Pittsburgh Penguins goalie Matt Murray will make his first preseason appearance Thursday night when the Penguins host the Columbus Blue Jackets. However the interesting moment Wednesday was Penguins head coach Mike Sullivan’s response to a standard question about Murray’s development.
Sullivan is always carefully worded. Rarely does the head coach veer from his talking points or philosophy. He knows what he wants to say, or more importantly he knows what he wants his players to hear. Sullivan did the same Wednesday but his chosen path was a surprise.
“Matt has to continue to stay hungry,” Sullivan began. “He and I had lunch a couple of weeks ago and that was my piece of advice to him; continue to strive to excel.”

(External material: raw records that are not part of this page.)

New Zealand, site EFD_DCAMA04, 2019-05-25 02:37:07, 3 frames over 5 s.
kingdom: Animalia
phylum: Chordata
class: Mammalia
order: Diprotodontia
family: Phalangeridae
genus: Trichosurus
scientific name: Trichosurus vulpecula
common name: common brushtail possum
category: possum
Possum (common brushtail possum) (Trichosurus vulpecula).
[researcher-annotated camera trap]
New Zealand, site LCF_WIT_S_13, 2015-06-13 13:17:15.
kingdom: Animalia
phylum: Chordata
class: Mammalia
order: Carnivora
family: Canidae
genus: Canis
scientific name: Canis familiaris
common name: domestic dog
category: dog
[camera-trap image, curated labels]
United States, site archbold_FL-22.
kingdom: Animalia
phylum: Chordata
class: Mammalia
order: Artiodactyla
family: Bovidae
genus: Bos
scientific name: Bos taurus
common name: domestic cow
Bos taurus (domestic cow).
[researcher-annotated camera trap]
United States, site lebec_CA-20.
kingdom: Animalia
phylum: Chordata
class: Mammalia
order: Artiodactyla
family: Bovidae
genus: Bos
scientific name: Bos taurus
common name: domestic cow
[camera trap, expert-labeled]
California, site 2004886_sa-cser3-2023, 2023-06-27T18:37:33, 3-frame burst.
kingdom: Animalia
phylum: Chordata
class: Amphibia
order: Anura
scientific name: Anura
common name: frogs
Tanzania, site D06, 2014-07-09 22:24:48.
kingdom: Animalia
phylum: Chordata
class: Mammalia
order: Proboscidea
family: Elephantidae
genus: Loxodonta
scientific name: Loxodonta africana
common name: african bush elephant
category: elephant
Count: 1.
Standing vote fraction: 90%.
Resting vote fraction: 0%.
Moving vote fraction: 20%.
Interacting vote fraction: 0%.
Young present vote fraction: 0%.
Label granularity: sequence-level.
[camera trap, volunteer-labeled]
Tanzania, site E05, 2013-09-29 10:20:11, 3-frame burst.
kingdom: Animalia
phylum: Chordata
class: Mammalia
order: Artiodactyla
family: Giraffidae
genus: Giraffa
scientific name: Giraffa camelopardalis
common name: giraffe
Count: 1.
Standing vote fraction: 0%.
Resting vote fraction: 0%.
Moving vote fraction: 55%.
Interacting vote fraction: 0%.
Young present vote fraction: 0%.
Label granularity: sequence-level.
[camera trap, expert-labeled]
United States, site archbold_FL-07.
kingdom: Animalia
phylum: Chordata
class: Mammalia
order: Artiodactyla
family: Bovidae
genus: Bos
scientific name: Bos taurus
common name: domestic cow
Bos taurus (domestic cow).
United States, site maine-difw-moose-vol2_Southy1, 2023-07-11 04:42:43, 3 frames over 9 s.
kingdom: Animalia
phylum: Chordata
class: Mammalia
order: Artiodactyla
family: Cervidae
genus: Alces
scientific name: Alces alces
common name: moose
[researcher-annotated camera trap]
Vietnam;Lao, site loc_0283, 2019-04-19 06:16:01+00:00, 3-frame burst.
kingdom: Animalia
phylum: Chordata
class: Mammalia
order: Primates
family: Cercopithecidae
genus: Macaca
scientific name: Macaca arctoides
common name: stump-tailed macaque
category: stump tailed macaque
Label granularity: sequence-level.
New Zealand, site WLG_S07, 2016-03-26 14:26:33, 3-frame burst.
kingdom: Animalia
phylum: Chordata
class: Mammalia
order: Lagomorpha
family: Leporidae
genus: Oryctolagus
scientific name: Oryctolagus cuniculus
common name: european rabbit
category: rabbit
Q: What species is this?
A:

Ordinarily, a coach telling a player to stay hungry wouldn’t perk up my ears. But given the Penguins wasted campaign last season with repeated handwringing over complacency born of the fallout after back-to-back Stanley Cups, Sullivan’s word choice was interesting.
Last season, Murray was a brick wall but only after he returned from an injury absence in late in December. Before the five-week absence for an undisclosed injury which was announced in November, Murray floundered. Even the injury timing seemed to bring more questions after Murray muddled and stumbled through a mediocre 2017-18 season, too.
“He’s a terrific goaltender, but we’re all capable of more and we’re all going to push one another to be better,” Sullivan continued. “And Matt is no different in that regard. As I said to him, complacency is the enemy of progress.”
Make no mistake, legitimate questions arose around Murray for the first time last season before his stellar second half. In that context, Sullivan’s “encouragement” sounded more like a harsh reminder.
“He’s got to continue to push himself on a daily basis to be at his very best.”
Matt Murray, of course, won two Stanley Cups before while he was still technically a rookie. He had to deal with the unique adversity of pushing past a beloved locker room figure and long-time Penguins goalie Marc-Andre Fleury to be the starting goalie on those championship teams. However, Murray self-inflicted his adversity after those Stanley Cup championships. He struggled to replicate the same high level of play.
Actually, he failed to replicate that high level. Murray had just a .907 save percentage in 2017-18. He was off to an even worse start last season. Before his longer injury absence which began in November, his save percentage sank below .900, which put him at the back of the class for starting goalies. Netminders with sub .900 save percentages tend not to have jobs for very long.
“We know he’s capable of great things. We know he plays his best when the stakes are high but I strongly believe there is more to his game,” declared Sullivan.
Parsing the language and words, it sure sounded like Sullivan said the Penguins need Murray to reach his potential and play as well in ordinary situations as he does in big games. In full disclosure, that is an inference and those weren’t Sullivan’s exact words.
But Sullivan’s words were also a departure from past comments when asked about Murray, or any player. Sullivan likes to extoll the positives or things he wants to see more often. Cutting through the language, this sure seems like Sullivan pushing Murray.
And for good reason. The coach has had good success with pushing Murray in the past. Last December and into early January, Sullivan refused to name Murray the starting goalie. Instead, he pushed Murray to earn it by praising Casey DeSmith and sidestepping the question. A couple of weeks later, Sullivan returned to matter-of-factly calling Murray the team’s unquestioned starter.
Murray was one of the league leaders in save percentage and GAA in from January to the end of the season. His .941 save percentage was the best stretch of his career and was fourth-best among goalies who played more than 20 games. His goals against was a lockdown 1.91.
Not bad for a league with exploding offensive numbers, eh?
Sullivan held that success to his goalie, Thursday. The Penguins need the goalie who posted the .941 save percentage and 1.91 GAA. They can’t afford another first half with the shaky, soft goal goalie who needed to be benched. Sullivan knows what he wants Murray to hear. And he knows what the Penguins need. As the Penguins transition from a talent heavy team to an overachieving team, Murray can’t just be a big game goalie.
Matt Murray will be a restricted free agent next summer. His contract looms large but he will have to be an everyday goalie or the Penguins may not get to play in those big games. Building on the second half of last season, he will “have to stay hungry.”